DATASET RECORDS.
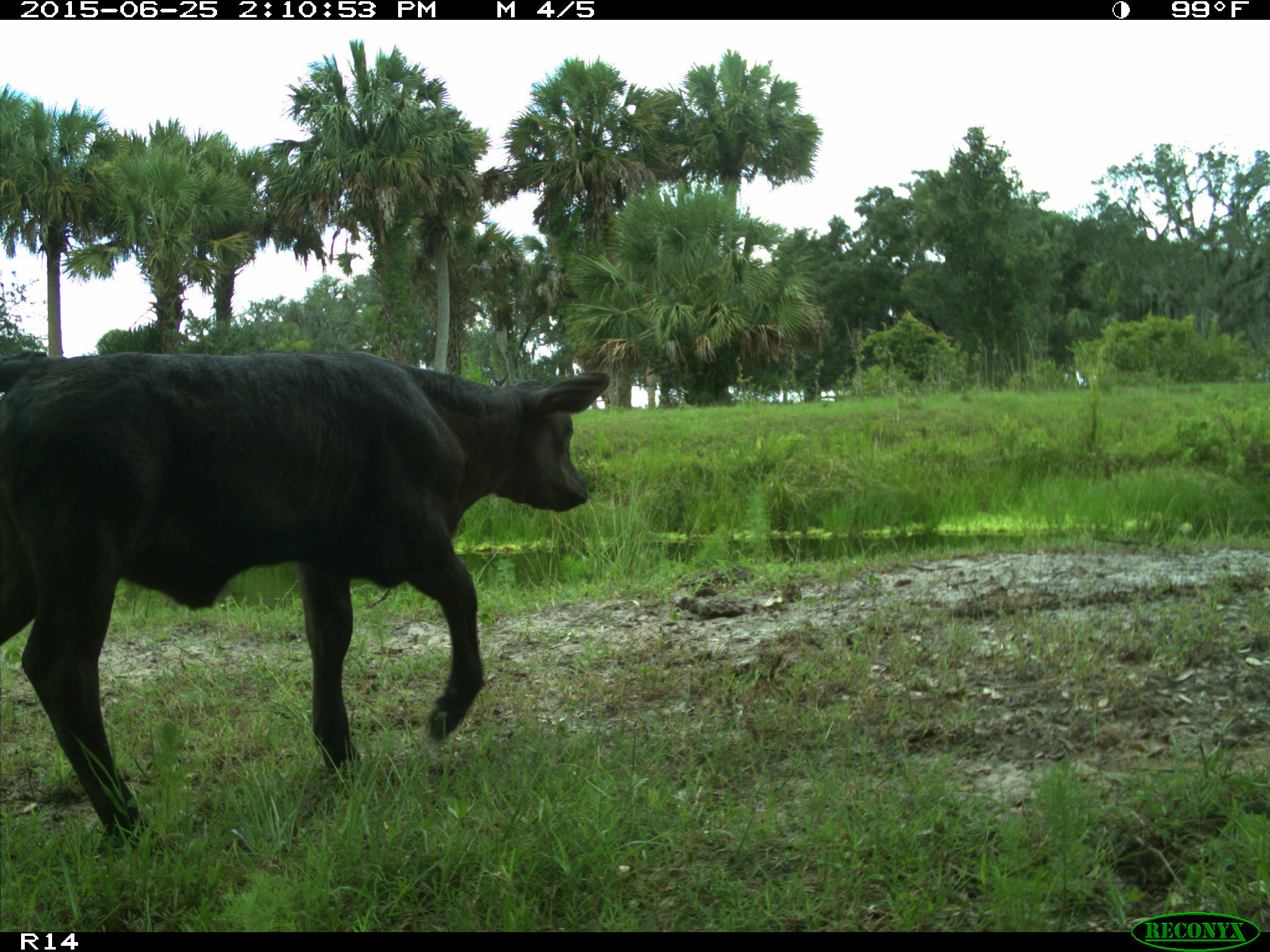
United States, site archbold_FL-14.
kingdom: Animalia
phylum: Chordata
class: Mammalia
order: Artiodactyla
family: Bovidae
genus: Bos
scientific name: Bos taurus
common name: domestic cow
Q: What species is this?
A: Bos taurus (domestic cow).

PROBLEM DESCRIPTION. Give back each entry verbatim but drop its pictures.

TASK ANSWER.
United States, site archbold_FL-14.
kingdom: Animalia
phylum: Chordata
class: Mammalia
order: Artiodactyla
family: Bovidae
genus: Bos
scientific name: Bos taurus
common name: domestic cow
Q: What species is this?
A: Bos taurus (domestic cow).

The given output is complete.